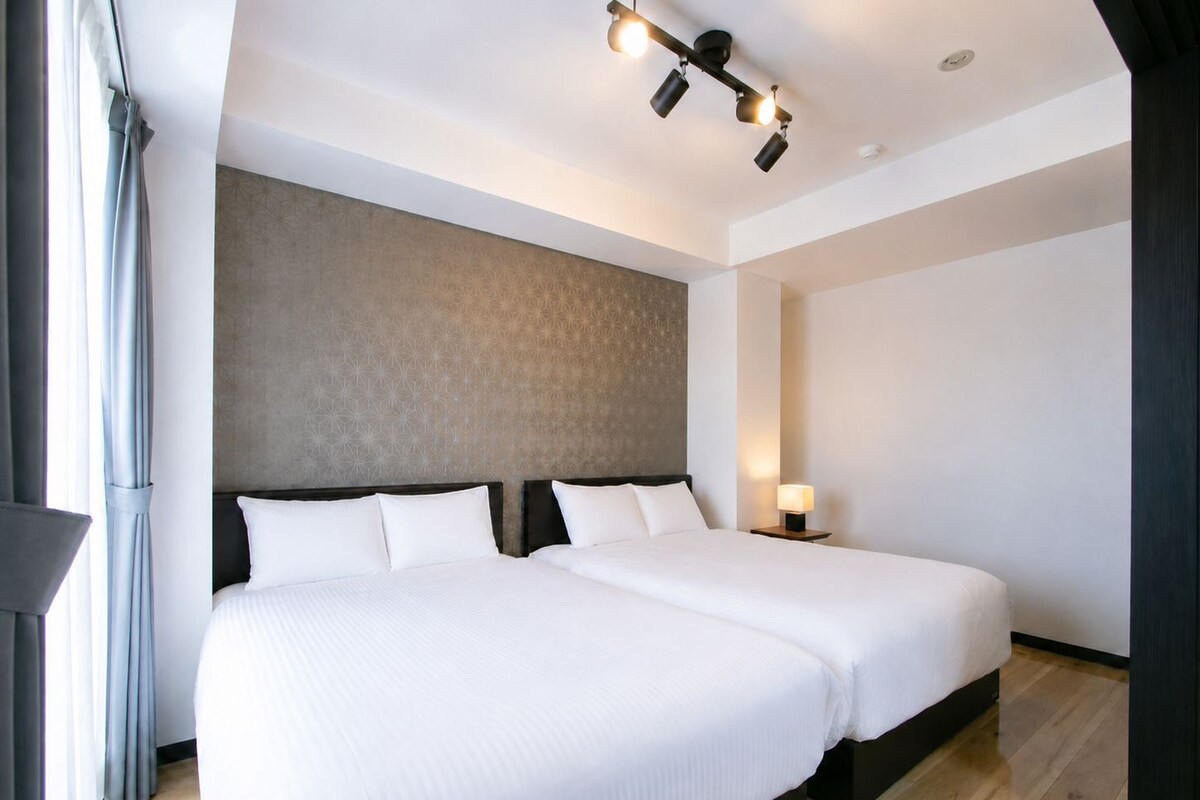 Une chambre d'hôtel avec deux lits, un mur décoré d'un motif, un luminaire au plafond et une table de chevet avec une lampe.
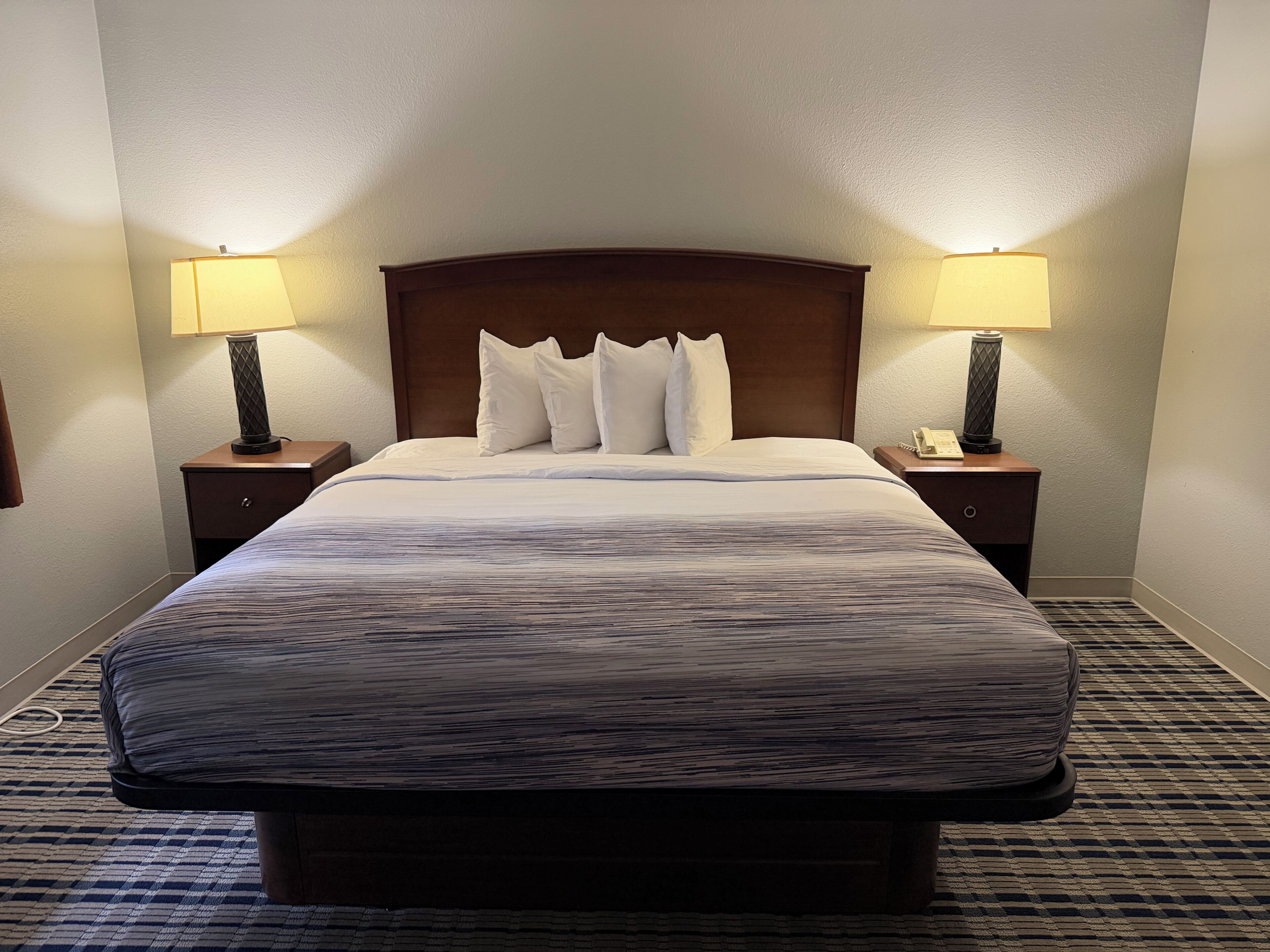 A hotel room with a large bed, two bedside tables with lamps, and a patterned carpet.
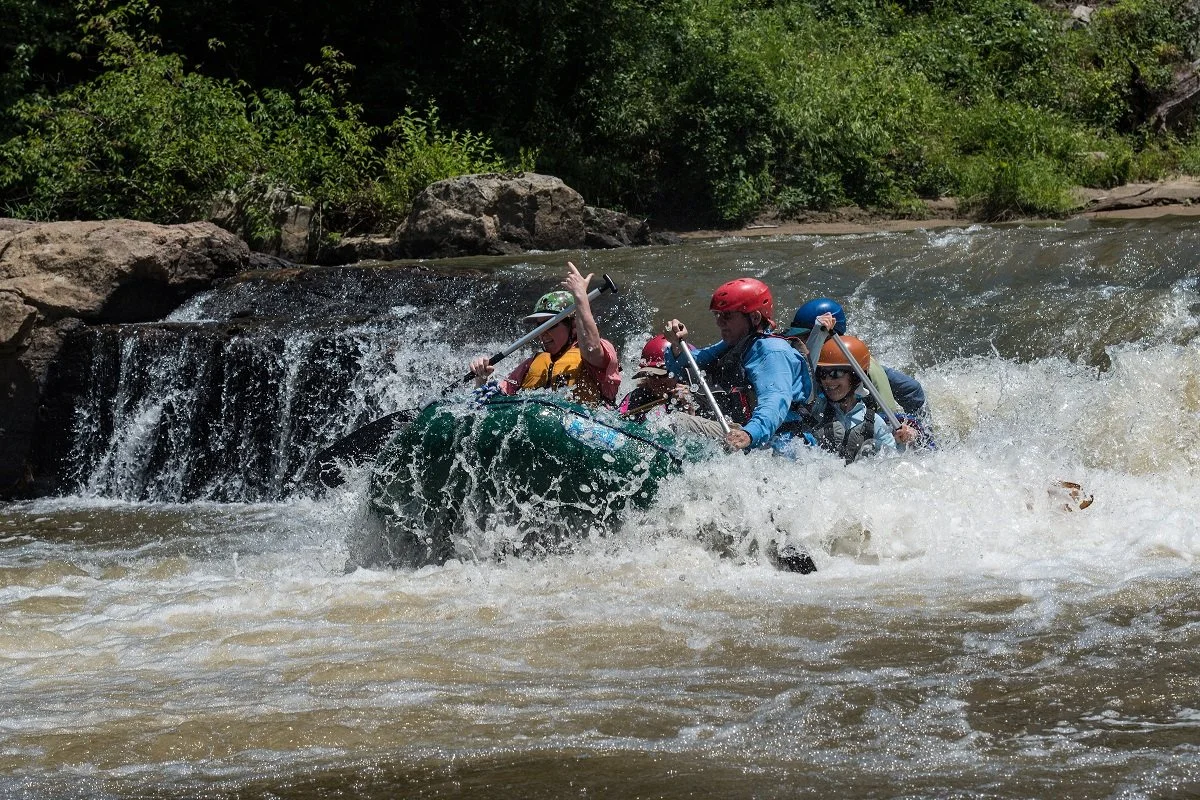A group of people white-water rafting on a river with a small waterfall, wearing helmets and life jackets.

▬▬▬▬▬▬▬▬▬▬

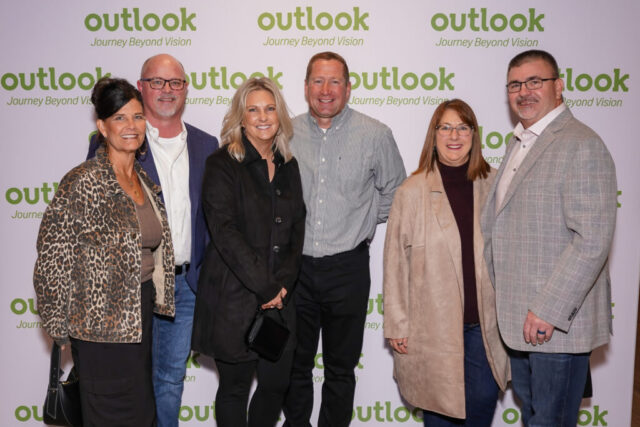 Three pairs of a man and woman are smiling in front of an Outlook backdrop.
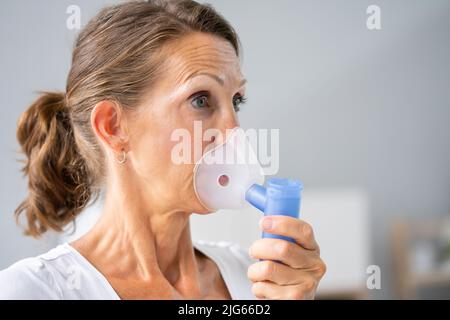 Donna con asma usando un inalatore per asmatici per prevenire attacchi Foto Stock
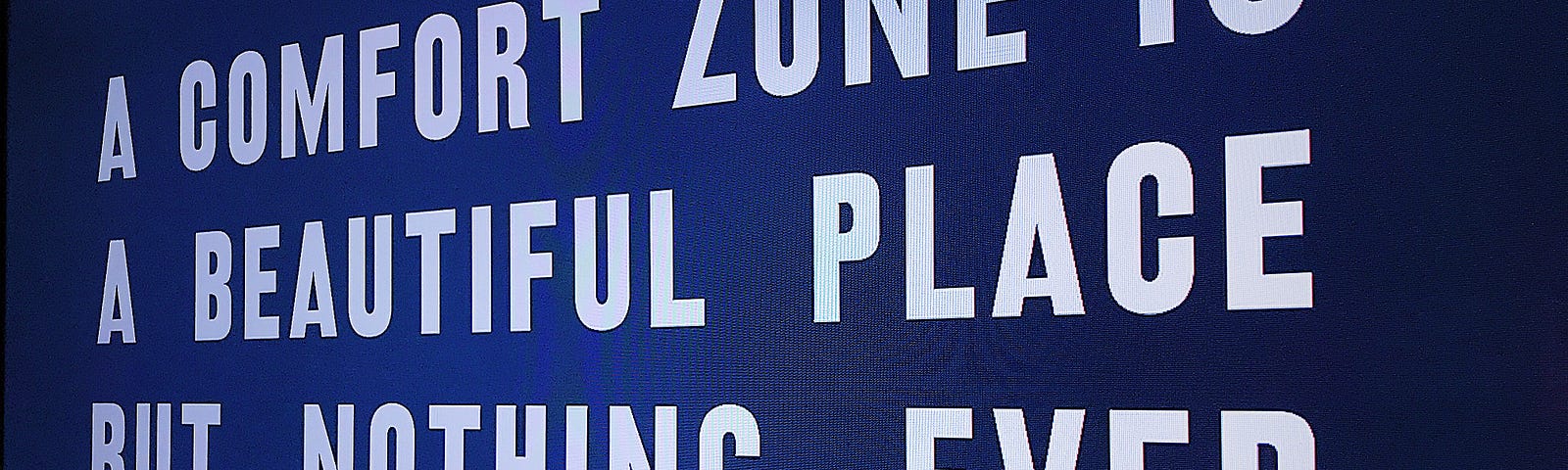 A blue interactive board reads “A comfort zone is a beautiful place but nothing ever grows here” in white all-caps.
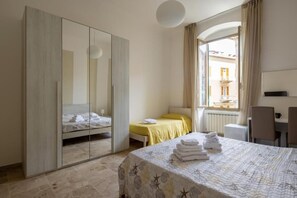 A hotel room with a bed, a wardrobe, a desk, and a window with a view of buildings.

▬▬▬▬▬▬▬▬▬▬

For the material above, give again only the lines starting at the line that contains "A hotel room with a large" and ending at the line that contains "A group of people". Pictures do not belong in the copy.

## SOLUTION TO THIS PROBLEM
 A hotel room with a large bed, two bedside tables with lamps, and a patterned carpet.
A group of people white-water rafting on a river with a small waterfall, wearing helmets and life jackets.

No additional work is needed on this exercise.